"'Why do you hesitate?' resumed he. 'Let the chance between us be equal, or fire you first.'

"'No,' said I, 'I am ready to die by your hand. I wish it. It will preclude the necessity of performing the office for myself. I have injured you, and merit all that your vengeance can inflict. I know your nature too well to believe that my death will be perfect expiation. When the gust of indignation is past, the remembrance of your deed will only add to your sum of misery; yet I do not love you well enough to wish that you would forbear. I desire to die, and to die by another's hand rather than my own.'

"'Coward!' exclaimed Watson, with augmented vehemence, 'you know me too well to believe me capable of assassination. Vile subterfuge! Contemptible plea! Take the pistol and defend yourself. You want not the power or the will; but, knowing that I spurn at murder, you think your safety will be found in passiveness. Your refusal will avail you little. Your fame, if not your life, is at my mercy. If you falter now, I will allow you to live, but only till I have stabbed your reputation.'

"I now fixed my eyes steadfastly upon him, and spoke:—'How much a stranger are you to the feelings of Welbeck! How poor a judge of his cowardice! I take your pistol, and consent to your conditions.'

"We took opposite sides of the table. 'Are you ready?' he cried; 'fire!'

"Both triggers were drawn at the same instant. Both pistols were discharged. Mine was negligently raised. Such is the untoward chance that presides over human affairs; such is the malignant destiny by which my steps have ever been pursued. The bullet whistled harmlessly by me,—levelled by an eye that never before failed, and with so small an interval between us. I escaped, but my blind and random shot took place in his heart.
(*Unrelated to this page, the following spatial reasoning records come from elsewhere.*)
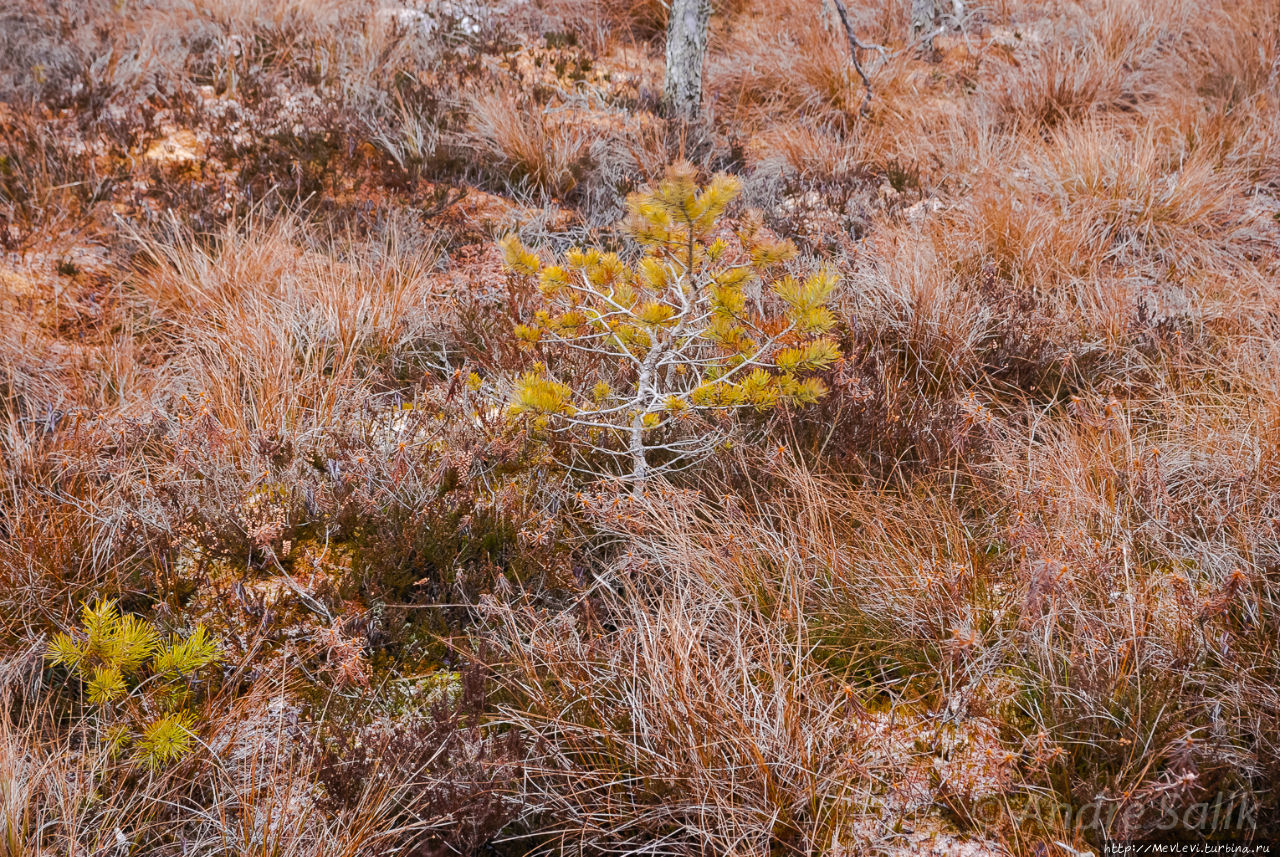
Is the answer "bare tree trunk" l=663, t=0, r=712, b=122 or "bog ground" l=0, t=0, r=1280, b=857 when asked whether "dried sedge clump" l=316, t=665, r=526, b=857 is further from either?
"bare tree trunk" l=663, t=0, r=712, b=122

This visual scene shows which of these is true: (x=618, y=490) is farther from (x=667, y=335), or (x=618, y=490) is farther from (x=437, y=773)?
(x=437, y=773)

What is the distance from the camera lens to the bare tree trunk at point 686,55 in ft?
18.8

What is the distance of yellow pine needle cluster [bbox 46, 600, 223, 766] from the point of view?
1.83m

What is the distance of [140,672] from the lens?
2.15m

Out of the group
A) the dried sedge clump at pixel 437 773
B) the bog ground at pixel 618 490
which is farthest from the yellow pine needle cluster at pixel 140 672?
the dried sedge clump at pixel 437 773

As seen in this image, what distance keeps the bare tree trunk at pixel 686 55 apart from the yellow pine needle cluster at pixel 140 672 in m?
5.23

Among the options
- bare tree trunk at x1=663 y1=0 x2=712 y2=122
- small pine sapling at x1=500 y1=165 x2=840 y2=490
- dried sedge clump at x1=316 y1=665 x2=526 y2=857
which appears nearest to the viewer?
dried sedge clump at x1=316 y1=665 x2=526 y2=857

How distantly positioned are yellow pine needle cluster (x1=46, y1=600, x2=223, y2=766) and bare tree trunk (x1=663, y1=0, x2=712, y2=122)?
523 centimetres

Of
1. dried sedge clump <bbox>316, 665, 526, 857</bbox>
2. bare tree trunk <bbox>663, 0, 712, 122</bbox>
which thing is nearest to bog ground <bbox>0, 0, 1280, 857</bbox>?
dried sedge clump <bbox>316, 665, 526, 857</bbox>

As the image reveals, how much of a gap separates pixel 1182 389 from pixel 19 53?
→ 26.3 feet

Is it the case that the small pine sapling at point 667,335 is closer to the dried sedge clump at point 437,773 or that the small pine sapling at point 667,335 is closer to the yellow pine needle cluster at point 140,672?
the dried sedge clump at point 437,773

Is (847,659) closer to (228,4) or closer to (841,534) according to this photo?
(841,534)

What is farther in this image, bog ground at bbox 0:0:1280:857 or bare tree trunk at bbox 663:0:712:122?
bare tree trunk at bbox 663:0:712:122

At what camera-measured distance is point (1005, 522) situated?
267 cm
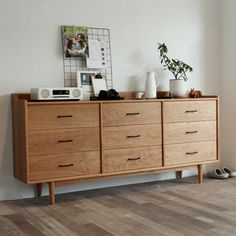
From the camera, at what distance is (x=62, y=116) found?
3.28 meters

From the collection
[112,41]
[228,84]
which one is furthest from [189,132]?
[112,41]

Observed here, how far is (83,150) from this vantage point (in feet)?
11.1

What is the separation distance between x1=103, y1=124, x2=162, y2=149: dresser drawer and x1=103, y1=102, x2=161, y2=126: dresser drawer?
0.04 meters

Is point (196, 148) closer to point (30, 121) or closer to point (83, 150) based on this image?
point (83, 150)

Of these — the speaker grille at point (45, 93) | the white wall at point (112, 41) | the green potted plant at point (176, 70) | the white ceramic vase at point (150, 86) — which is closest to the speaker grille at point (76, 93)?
the speaker grille at point (45, 93)

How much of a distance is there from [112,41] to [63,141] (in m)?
1.14

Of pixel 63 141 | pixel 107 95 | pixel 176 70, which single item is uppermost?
pixel 176 70

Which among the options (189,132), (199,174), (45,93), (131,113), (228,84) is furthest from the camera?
(228,84)

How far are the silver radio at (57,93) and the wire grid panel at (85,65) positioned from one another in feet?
1.10

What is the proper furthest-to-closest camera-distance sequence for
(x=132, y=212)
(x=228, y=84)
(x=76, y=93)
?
(x=228, y=84) → (x=76, y=93) → (x=132, y=212)

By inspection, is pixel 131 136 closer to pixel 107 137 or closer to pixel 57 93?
pixel 107 137

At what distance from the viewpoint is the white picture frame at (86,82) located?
372cm

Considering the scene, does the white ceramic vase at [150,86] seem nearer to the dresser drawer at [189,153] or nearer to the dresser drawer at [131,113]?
the dresser drawer at [131,113]

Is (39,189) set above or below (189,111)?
below
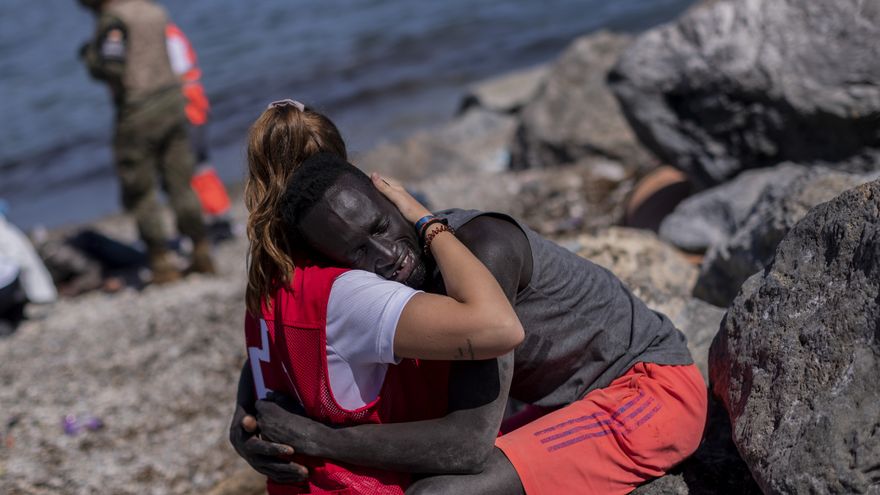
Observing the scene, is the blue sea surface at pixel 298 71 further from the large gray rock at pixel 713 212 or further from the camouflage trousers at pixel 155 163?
the large gray rock at pixel 713 212

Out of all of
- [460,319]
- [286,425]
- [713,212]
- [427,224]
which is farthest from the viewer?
[713,212]

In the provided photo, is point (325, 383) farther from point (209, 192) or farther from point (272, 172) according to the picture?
point (209, 192)

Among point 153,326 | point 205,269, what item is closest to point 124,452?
point 153,326

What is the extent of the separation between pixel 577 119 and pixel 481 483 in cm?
651

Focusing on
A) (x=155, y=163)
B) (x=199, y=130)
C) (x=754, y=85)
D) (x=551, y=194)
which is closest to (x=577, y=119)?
(x=551, y=194)

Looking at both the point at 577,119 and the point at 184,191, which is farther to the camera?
the point at 577,119

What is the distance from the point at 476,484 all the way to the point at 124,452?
2840mm

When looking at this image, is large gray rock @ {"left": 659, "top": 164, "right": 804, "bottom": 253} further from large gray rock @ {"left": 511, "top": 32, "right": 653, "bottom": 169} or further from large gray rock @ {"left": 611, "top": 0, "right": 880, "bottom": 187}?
large gray rock @ {"left": 511, "top": 32, "right": 653, "bottom": 169}

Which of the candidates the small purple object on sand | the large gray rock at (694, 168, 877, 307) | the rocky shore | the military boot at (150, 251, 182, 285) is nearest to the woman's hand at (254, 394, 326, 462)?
the rocky shore

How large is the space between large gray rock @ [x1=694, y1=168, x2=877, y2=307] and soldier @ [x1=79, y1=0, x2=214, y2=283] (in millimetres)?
4768

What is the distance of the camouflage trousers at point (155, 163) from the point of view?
759 cm

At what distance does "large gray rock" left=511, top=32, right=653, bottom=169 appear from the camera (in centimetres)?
839

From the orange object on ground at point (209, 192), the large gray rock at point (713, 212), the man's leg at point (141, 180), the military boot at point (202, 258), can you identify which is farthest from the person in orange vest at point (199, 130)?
the large gray rock at point (713, 212)

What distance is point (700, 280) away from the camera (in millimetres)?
4441
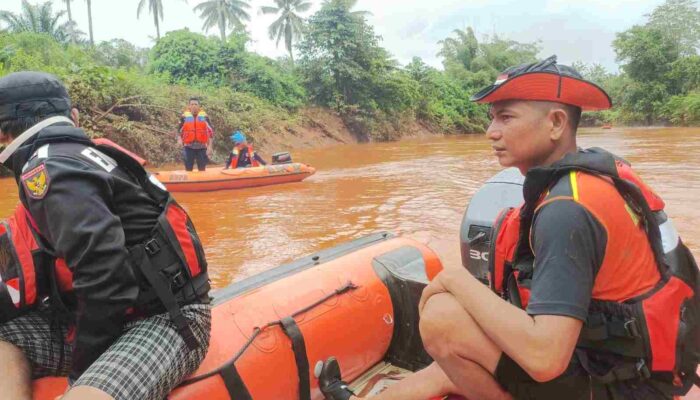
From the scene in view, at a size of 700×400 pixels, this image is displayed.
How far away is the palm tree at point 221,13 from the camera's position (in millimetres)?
35969

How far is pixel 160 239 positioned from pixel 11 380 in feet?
2.15

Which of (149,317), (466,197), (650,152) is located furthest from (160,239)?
(650,152)

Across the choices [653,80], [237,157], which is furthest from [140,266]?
[653,80]

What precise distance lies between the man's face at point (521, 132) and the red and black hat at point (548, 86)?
0.03 m

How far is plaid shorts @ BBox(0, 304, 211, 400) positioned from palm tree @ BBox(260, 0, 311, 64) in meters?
35.8

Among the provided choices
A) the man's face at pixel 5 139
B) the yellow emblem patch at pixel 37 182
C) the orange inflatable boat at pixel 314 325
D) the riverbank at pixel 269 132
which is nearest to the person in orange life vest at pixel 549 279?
the orange inflatable boat at pixel 314 325

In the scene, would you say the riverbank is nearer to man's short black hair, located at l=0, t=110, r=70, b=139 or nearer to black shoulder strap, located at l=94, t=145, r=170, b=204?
man's short black hair, located at l=0, t=110, r=70, b=139

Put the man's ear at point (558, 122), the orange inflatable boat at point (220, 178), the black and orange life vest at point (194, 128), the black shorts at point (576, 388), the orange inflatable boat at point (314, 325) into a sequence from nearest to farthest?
the black shorts at point (576, 388)
the man's ear at point (558, 122)
the orange inflatable boat at point (314, 325)
the orange inflatable boat at point (220, 178)
the black and orange life vest at point (194, 128)

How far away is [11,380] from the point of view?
169 cm

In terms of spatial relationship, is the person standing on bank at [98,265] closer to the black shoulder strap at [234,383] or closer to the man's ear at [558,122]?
the black shoulder strap at [234,383]

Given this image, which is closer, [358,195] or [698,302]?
[698,302]

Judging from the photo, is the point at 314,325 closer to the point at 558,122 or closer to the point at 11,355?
the point at 11,355

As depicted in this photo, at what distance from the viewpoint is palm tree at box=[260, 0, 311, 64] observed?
35531 mm

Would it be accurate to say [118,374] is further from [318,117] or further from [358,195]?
[318,117]
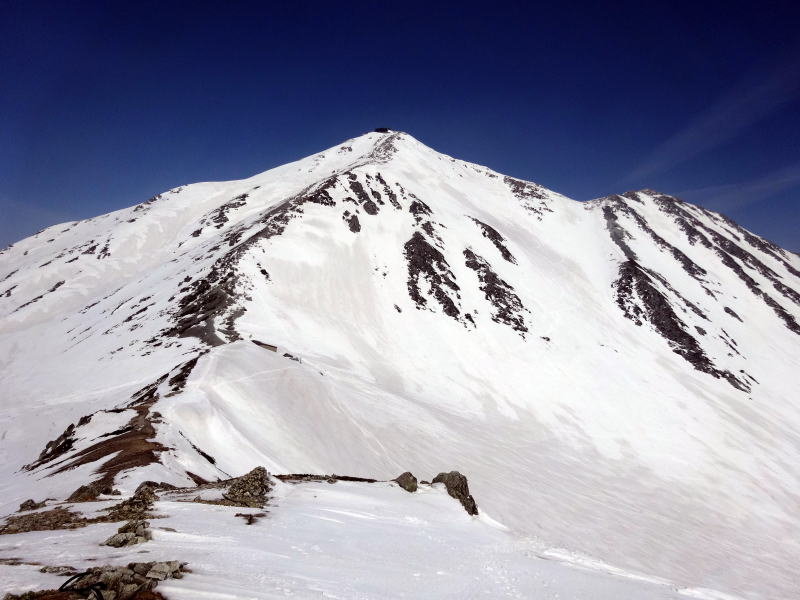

"There is the fruit of this disastrous meeting. The catalogue of death is thus completed. Thou sleepest, Watson! Thy sister is at rest, and so art thou. Thy vows of vengeance are at an end. It was not reserved for thee to be thy own and thy sister's avenger. Welbeck's measure of transgressions is now full, and his own hand must execute the justice that is due to him."


CHAPTER XII.

Such was Welbeck's tale, listened to by me with an eagerness in which every faculty was absorbed. How adverse to my dreams were the incidents that had just been related! The curtain was lifted, and a scene of guilt and ignominy disclosed where my rash and inexperienced youth had suspected nothing but loftiness and magnanimity.